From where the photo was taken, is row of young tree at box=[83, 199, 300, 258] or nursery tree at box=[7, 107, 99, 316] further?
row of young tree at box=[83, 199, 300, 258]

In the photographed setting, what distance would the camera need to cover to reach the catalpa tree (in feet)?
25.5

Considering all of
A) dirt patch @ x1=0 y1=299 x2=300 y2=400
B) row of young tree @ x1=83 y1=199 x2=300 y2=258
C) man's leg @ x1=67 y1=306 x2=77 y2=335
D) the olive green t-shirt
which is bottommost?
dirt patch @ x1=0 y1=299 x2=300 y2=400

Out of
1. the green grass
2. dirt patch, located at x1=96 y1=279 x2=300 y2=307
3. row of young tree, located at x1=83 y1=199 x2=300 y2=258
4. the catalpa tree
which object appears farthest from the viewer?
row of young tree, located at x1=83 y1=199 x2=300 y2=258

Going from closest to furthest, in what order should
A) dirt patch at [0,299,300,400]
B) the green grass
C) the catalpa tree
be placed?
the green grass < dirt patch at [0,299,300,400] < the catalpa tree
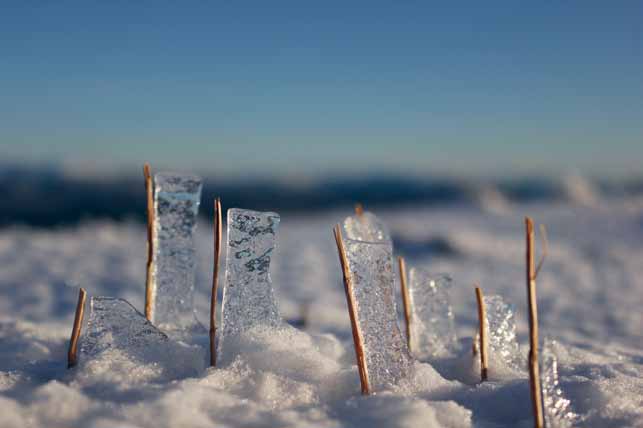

◆ ◆ ◆

### REQUISITI:
Ricopia senza alcuna modifica le righe delle voci partendo da quella che contiene "Going from closest" e terminando alla fine delle voci, estremi inclusi. Ometti le immagini dalla risposta.

### SOLUZIONE:
Going from closest to furthest, in what order should
A) dirt patch at [0,299,300,400]
B) the green grass
C) the catalpa tree
be placed?
the green grass < dirt patch at [0,299,300,400] < the catalpa tree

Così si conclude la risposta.